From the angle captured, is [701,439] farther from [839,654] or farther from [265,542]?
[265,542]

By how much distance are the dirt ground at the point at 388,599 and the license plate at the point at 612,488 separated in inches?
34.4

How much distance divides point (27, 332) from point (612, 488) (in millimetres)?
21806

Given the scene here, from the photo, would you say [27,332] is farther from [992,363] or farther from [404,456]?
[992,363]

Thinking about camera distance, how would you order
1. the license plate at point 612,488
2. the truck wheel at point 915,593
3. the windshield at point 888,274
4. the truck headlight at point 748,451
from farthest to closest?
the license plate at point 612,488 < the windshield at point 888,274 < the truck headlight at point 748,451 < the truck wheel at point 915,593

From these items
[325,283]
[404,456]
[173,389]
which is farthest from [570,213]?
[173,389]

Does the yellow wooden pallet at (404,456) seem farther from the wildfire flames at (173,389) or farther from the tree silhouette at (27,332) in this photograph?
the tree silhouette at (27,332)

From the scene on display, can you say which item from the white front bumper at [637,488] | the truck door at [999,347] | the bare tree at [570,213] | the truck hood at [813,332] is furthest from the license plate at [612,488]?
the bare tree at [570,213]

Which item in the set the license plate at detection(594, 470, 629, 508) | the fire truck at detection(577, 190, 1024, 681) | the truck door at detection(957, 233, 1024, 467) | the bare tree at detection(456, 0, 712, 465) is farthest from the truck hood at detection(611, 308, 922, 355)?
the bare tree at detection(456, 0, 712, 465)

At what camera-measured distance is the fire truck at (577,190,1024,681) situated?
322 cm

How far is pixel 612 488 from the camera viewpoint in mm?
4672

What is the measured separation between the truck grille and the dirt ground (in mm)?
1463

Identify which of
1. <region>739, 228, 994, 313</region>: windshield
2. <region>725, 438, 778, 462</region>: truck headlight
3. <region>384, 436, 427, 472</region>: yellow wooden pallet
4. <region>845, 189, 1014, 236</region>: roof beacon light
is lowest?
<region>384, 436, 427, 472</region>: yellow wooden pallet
-----
Return all of the data word for word.

* **Reply**:
From the angle captured, is [701,439] farther from [839,654] or farther from [265,542]?
[265,542]

By how much distance are the dirt ground at the point at 388,599 and the license plate at the point at 612,488 separated in inches?
34.4

How much distance divides point (27, 332) from point (612, 488) (in millimetres)?
21806

Given the scene here, from the photo, would you say [27,332] is farther from [992,363] or farther from [404,456]?
[992,363]

Thinking about camera distance, how would you order
1. the license plate at point 612,488
2. the truck wheel at point 915,593
3. the windshield at point 888,274
4. the truck headlight at point 748,451
from farthest to closest?
the license plate at point 612,488 < the windshield at point 888,274 < the truck headlight at point 748,451 < the truck wheel at point 915,593

From these items
[325,283]
[404,456]
[173,389]
which is farthest from [570,213]?
[173,389]

Does the yellow wooden pallet at (404,456) seem farther from the wildfire flames at (173,389) or farther from the tree silhouette at (27,332) in this photograph?
the tree silhouette at (27,332)

From the scene on display, can you say which item from the white front bumper at [637,488] | the truck door at [999,347] | the bare tree at [570,213] | the truck hood at [813,332] is furthest from the license plate at [612,488]?
the bare tree at [570,213]

Which item in the set the license plate at detection(594, 470, 629, 508) | the fire truck at detection(577, 190, 1024, 681) | the truck door at detection(957, 233, 1024, 467) | the bare tree at detection(456, 0, 712, 465) is farthest from the truck hood at detection(611, 308, 922, 355)?
the bare tree at detection(456, 0, 712, 465)

At what camera-measured distance is the fire truck at (577,190,1024,681) situated?
322 cm

How far is pixel 612 488 from the camera viewpoint in mm?
4672

What is the measured separation between the truck grille and the dirt ground (in mm)?
1463

Identify which of
1. <region>739, 228, 994, 313</region>: windshield
2. <region>725, 438, 778, 462</region>: truck headlight
3. <region>384, 436, 427, 472</region>: yellow wooden pallet
4. <region>845, 189, 1014, 236</region>: roof beacon light
is lowest?
<region>384, 436, 427, 472</region>: yellow wooden pallet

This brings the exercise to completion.